— Required work —
Print all of the data exactly.

Data items:
▼
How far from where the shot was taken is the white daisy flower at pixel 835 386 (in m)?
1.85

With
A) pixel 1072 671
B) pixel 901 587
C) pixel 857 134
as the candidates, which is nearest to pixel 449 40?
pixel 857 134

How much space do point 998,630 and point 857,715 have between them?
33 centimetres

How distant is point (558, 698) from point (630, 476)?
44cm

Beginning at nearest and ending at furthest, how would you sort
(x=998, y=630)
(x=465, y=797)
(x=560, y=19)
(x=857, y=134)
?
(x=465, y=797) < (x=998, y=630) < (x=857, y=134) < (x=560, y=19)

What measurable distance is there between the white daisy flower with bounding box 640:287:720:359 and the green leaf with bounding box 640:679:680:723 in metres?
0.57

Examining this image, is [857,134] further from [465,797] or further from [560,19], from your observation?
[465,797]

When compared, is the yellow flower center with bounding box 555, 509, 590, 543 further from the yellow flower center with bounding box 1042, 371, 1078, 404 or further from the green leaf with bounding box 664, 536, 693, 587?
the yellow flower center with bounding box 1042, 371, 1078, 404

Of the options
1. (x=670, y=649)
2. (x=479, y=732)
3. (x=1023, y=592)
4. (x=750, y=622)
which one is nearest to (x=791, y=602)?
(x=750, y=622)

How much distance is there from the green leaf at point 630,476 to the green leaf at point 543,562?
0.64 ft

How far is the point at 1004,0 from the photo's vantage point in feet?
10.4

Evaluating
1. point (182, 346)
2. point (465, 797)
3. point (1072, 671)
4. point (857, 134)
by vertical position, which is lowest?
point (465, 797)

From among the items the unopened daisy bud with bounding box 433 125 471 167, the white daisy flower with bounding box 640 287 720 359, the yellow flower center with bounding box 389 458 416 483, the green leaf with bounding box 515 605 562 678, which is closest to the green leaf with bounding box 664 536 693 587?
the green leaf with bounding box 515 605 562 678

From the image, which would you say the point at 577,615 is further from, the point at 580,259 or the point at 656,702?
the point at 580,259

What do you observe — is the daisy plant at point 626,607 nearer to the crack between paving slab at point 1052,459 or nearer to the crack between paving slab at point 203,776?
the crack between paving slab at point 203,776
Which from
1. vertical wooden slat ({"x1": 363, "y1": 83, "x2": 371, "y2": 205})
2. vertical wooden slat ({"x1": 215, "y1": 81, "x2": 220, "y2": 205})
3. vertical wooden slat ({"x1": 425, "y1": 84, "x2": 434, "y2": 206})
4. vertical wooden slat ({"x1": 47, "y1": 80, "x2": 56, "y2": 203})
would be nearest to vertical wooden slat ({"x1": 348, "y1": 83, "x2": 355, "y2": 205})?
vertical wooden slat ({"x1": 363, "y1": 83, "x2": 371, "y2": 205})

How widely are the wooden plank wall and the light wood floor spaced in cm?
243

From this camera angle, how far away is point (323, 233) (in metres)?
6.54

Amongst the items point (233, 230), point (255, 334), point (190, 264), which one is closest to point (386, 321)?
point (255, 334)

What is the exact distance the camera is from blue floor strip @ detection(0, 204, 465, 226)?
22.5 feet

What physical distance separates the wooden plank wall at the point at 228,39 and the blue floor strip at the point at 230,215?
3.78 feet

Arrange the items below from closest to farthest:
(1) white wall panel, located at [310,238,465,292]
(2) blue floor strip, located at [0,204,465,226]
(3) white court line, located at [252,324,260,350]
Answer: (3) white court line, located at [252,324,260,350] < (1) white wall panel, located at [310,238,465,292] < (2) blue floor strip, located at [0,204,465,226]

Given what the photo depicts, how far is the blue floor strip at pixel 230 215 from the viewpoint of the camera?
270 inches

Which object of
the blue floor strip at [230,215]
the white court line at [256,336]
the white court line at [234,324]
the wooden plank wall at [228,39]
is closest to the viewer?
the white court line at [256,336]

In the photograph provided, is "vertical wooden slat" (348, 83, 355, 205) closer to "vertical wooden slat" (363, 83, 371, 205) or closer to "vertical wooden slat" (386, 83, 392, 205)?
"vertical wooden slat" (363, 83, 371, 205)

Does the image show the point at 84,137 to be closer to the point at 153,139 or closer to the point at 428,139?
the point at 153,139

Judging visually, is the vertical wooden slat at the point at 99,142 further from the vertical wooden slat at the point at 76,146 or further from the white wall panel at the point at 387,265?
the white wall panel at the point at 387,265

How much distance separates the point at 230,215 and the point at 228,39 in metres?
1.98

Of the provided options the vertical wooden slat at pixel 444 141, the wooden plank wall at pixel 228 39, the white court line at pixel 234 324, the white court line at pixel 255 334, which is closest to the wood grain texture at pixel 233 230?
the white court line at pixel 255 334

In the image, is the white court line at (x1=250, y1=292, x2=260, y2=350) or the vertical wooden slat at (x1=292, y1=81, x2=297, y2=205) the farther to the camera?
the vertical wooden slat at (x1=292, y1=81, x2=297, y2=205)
▲
— Exercise response —
How far from where the shot was taken is the white daisy flower at pixel 835 386 (in m)?
1.85

With
A) pixel 1072 671
B) pixel 901 587
C) pixel 857 134
as the candidates, which is nearest to pixel 449 40?
pixel 857 134

How much space do point 998,630 and point 857,715 have between them?
33 centimetres

How distant is point (558, 698) from point (630, 476)?
44cm

Beginning at nearest and ending at furthest, how would you sort
(x=998, y=630)
(x=465, y=797)
(x=560, y=19)
(x=857, y=134)
?
(x=465, y=797) < (x=998, y=630) < (x=857, y=134) < (x=560, y=19)

What measurable distance is there between the white daisy flower with bounding box 640:287:720:359 and the green leaf with bounding box 640:679:680:723 in metres?
0.57

Examining this image, is [857,134] further from [465,797] or further from [560,19], from your observation?
[465,797]

When compared, is the yellow flower center with bounding box 555, 509, 590, 543 further from the yellow flower center with bounding box 1042, 371, 1078, 404 or further from the green leaf with bounding box 664, 536, 693, 587?
the yellow flower center with bounding box 1042, 371, 1078, 404

Of the options
1. (x=670, y=649)
2. (x=479, y=732)
3. (x=1023, y=592)
4. (x=750, y=622)
which one is nearest to (x=791, y=602)?
(x=750, y=622)

How much distance is there from the green leaf at point 630,476 to the green leaf at point 543,562?
0.64 ft

How far is the point at 1004,0 from the photo's vantage point in feet?
10.4

Evaluating
1. point (182, 346)
2. point (465, 797)
3. point (1072, 671)
4. point (857, 134)
by vertical position, which is lowest?
point (465, 797)

From among the items the unopened daisy bud with bounding box 433 125 471 167, the white daisy flower with bounding box 640 287 720 359, the yellow flower center with bounding box 389 458 416 483, the green leaf with bounding box 515 605 562 678, which is closest to the green leaf with bounding box 664 536 693 587?
the green leaf with bounding box 515 605 562 678

From the image, which would you say the point at 577,615 is further from, the point at 580,259 or the point at 656,702?
the point at 580,259

What do you observe — is the daisy plant at point 626,607 nearer to the crack between paving slab at point 1052,459 or nearer to the crack between paving slab at point 203,776?
the crack between paving slab at point 203,776
Which from
1. vertical wooden slat ({"x1": 363, "y1": 83, "x2": 371, "y2": 205})
2. vertical wooden slat ({"x1": 215, "y1": 81, "x2": 220, "y2": 205})
3. vertical wooden slat ({"x1": 425, "y1": 84, "x2": 434, "y2": 206})
4. vertical wooden slat ({"x1": 47, "y1": 80, "x2": 56, "y2": 203})
would be nearest to vertical wooden slat ({"x1": 348, "y1": 83, "x2": 355, "y2": 205})?
vertical wooden slat ({"x1": 363, "y1": 83, "x2": 371, "y2": 205})

How widely are the wooden plank wall and the light wood floor spaced in cm?
243

From this camera angle, how far away is point (323, 233) (in metres)?
6.54

Amongst the items point (233, 230), point (255, 334), point (190, 264), which one is closest to point (386, 321)?
point (255, 334)

What is the exact distance the camera is from blue floor strip @ detection(0, 204, 465, 226)?
22.5 feet

What physical distance separates the wooden plank wall at the point at 228,39 and the blue floor strip at the point at 230,215?
3.78 feet

Arrange the items below from closest to farthest:
(1) white wall panel, located at [310,238,465,292]
(2) blue floor strip, located at [0,204,465,226]
(3) white court line, located at [252,324,260,350]
Answer: (3) white court line, located at [252,324,260,350] < (1) white wall panel, located at [310,238,465,292] < (2) blue floor strip, located at [0,204,465,226]

Given what the photo depicts, how far is the blue floor strip at pixel 230 215 from the viewpoint of the camera?
270 inches

Which object of
the blue floor strip at [230,215]
the white court line at [256,336]
the white court line at [234,324]
the wooden plank wall at [228,39]
is closest to the viewer?
the white court line at [256,336]

In the photograph provided, is "vertical wooden slat" (348, 83, 355, 205) closer to "vertical wooden slat" (363, 83, 371, 205) or closer to "vertical wooden slat" (386, 83, 392, 205)?
"vertical wooden slat" (363, 83, 371, 205)

Does the image show the point at 84,137 to be closer to the point at 153,139 or closer to the point at 428,139?
the point at 153,139

Judging visually, is the vertical wooden slat at the point at 99,142 further from the vertical wooden slat at the point at 76,146 or further from the white wall panel at the point at 387,265?
the white wall panel at the point at 387,265

How much distance separates the point at 230,215 and the point at 228,39 in metres?
1.98

Of the provided options the vertical wooden slat at pixel 444 141, the wooden plank wall at pixel 228 39, the white court line at pixel 234 324, the white court line at pixel 255 334, which is closest to the wood grain texture at pixel 233 230?
the white court line at pixel 255 334

In the image, is the white court line at (x1=250, y1=292, x2=260, y2=350) or the vertical wooden slat at (x1=292, y1=81, x2=297, y2=205) the farther to the camera?
the vertical wooden slat at (x1=292, y1=81, x2=297, y2=205)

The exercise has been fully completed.